[Stored records]:
>>

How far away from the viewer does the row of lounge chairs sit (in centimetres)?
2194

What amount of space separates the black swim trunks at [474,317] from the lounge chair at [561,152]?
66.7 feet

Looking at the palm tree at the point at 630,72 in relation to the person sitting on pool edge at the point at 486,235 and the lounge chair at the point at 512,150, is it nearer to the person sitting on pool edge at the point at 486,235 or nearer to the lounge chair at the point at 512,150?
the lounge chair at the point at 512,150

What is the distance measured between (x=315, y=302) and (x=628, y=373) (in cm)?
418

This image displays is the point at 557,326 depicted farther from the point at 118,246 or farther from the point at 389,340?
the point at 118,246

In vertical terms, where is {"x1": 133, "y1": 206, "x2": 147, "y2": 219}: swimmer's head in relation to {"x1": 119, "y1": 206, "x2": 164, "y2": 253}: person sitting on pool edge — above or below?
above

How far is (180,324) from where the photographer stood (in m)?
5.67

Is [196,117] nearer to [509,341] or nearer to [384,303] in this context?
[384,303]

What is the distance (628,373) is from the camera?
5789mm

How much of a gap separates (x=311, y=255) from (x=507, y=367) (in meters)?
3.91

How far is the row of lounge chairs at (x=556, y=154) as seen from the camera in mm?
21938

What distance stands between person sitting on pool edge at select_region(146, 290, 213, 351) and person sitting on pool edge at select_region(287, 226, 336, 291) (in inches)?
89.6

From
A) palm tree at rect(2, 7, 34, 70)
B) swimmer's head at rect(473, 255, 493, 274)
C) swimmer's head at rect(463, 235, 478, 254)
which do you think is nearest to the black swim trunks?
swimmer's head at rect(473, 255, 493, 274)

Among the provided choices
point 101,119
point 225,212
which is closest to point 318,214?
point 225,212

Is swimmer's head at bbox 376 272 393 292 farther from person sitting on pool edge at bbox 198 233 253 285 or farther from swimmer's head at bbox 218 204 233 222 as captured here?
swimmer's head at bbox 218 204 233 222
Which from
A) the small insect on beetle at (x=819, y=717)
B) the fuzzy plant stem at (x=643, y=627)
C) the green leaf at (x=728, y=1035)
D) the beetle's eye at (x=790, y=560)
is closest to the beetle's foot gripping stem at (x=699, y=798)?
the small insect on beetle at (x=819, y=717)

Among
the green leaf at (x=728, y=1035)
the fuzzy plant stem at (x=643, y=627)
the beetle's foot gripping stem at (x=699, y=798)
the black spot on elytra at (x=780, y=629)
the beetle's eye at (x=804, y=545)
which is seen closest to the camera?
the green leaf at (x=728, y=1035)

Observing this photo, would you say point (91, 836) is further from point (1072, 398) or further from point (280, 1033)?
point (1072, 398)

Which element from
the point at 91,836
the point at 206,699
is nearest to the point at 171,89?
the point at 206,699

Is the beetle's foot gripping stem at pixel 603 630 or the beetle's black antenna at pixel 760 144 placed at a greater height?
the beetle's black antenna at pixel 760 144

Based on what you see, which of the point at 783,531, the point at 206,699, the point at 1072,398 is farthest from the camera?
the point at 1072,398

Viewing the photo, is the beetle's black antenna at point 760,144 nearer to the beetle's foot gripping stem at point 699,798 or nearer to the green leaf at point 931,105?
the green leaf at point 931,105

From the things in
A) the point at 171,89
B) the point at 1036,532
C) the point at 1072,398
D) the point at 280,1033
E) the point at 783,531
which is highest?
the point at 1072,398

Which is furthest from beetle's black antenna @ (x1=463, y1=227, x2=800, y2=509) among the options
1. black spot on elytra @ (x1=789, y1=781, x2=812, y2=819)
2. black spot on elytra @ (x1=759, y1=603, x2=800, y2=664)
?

<<

Change every "swim trunks" in the data above to "board shorts", and leave all other text the same.

[Output of the exercise]:
How far away from the viewer does the row of lounge chairs sit (in centimetres)?
2194

What amount of space separates the black board shorts at [474,317] from the lounge chair at [561,152]?
66.7 feet

Looking at the palm tree at the point at 630,72 in relation to the person sitting on pool edge at the point at 486,235 and the lounge chair at the point at 512,150, is it nearer to the person sitting on pool edge at the point at 486,235 or nearer to the lounge chair at the point at 512,150?
the lounge chair at the point at 512,150

What is the distance measured between (x=315, y=302) and (x=628, y=373) (in cm)?
418

This image displays is the point at 557,326 depicted farther from the point at 118,246 or farther from the point at 389,340?
the point at 118,246

In vertical terms, where is {"x1": 133, "y1": 206, "x2": 147, "y2": 219}: swimmer's head in relation to {"x1": 119, "y1": 206, "x2": 164, "y2": 253}: person sitting on pool edge — above or below?
above

How far is (180,324) from where the photographer stood (in m)?
5.67

Is [196,117] nearer to [509,341] or nearer to [384,303] in this context?
[384,303]

What is the distance (628,373) is from the camera?
5789mm

How much of a gap separates (x=311, y=255) from (x=507, y=367) (in meters)?
3.91

How far is the row of lounge chairs at (x=556, y=154) as seen from the camera in mm?
21938

What distance stands between person sitting on pool edge at select_region(146, 290, 213, 351) and person sitting on pool edge at select_region(287, 226, 336, 291) (in inches)?
89.6

From
A) palm tree at rect(2, 7, 34, 70)
B) swimmer's head at rect(473, 255, 493, 274)
C) swimmer's head at rect(463, 235, 478, 254)
which do you think is nearest to the black board shorts?
swimmer's head at rect(473, 255, 493, 274)

Among the provided choices
point 101,119
point 225,212
which is closest to point 318,214?
point 225,212

Is swimmer's head at bbox 376 272 393 292 farther from person sitting on pool edge at bbox 198 233 253 285 or farther from swimmer's head at bbox 218 204 233 222 as captured here?
swimmer's head at bbox 218 204 233 222
Which from
A) the small insect on beetle at (x=819, y=717)
B) the fuzzy plant stem at (x=643, y=627)
C) the green leaf at (x=728, y=1035)
D) the beetle's eye at (x=790, y=560)
is closest to the beetle's foot gripping stem at (x=699, y=798)?
the small insect on beetle at (x=819, y=717)

Among
the green leaf at (x=728, y=1035)
the fuzzy plant stem at (x=643, y=627)
the beetle's foot gripping stem at (x=699, y=798)
the black spot on elytra at (x=780, y=629)
the beetle's eye at (x=804, y=545)
which is seen closest to the camera?
the green leaf at (x=728, y=1035)

Observing this photo, would you say point (91, 836) is further from point (1072, 398) or further from point (280, 1033)?
point (1072, 398)

Which element from
the point at 91,836
the point at 206,699
is nearest to the point at 171,89?
the point at 206,699

Is the beetle's foot gripping stem at pixel 603 630 or the beetle's black antenna at pixel 760 144 placed at a greater height?
the beetle's black antenna at pixel 760 144

Based on what you see, which of the point at 783,531, the point at 206,699, the point at 1072,398 is farthest from the camera?
the point at 1072,398

Viewing the photo, is the beetle's black antenna at point 760,144 nearer to the beetle's foot gripping stem at point 699,798 or nearer to the green leaf at point 931,105?
the green leaf at point 931,105

From the things in
A) the point at 171,89
B) the point at 1036,532
C) the point at 1072,398
D) the point at 280,1033
E) the point at 783,531
which is highest?
the point at 1072,398

Which is furthest from beetle's black antenna @ (x1=463, y1=227, x2=800, y2=509) among the options
1. black spot on elytra @ (x1=789, y1=781, x2=812, y2=819)
2. black spot on elytra @ (x1=759, y1=603, x2=800, y2=664)
?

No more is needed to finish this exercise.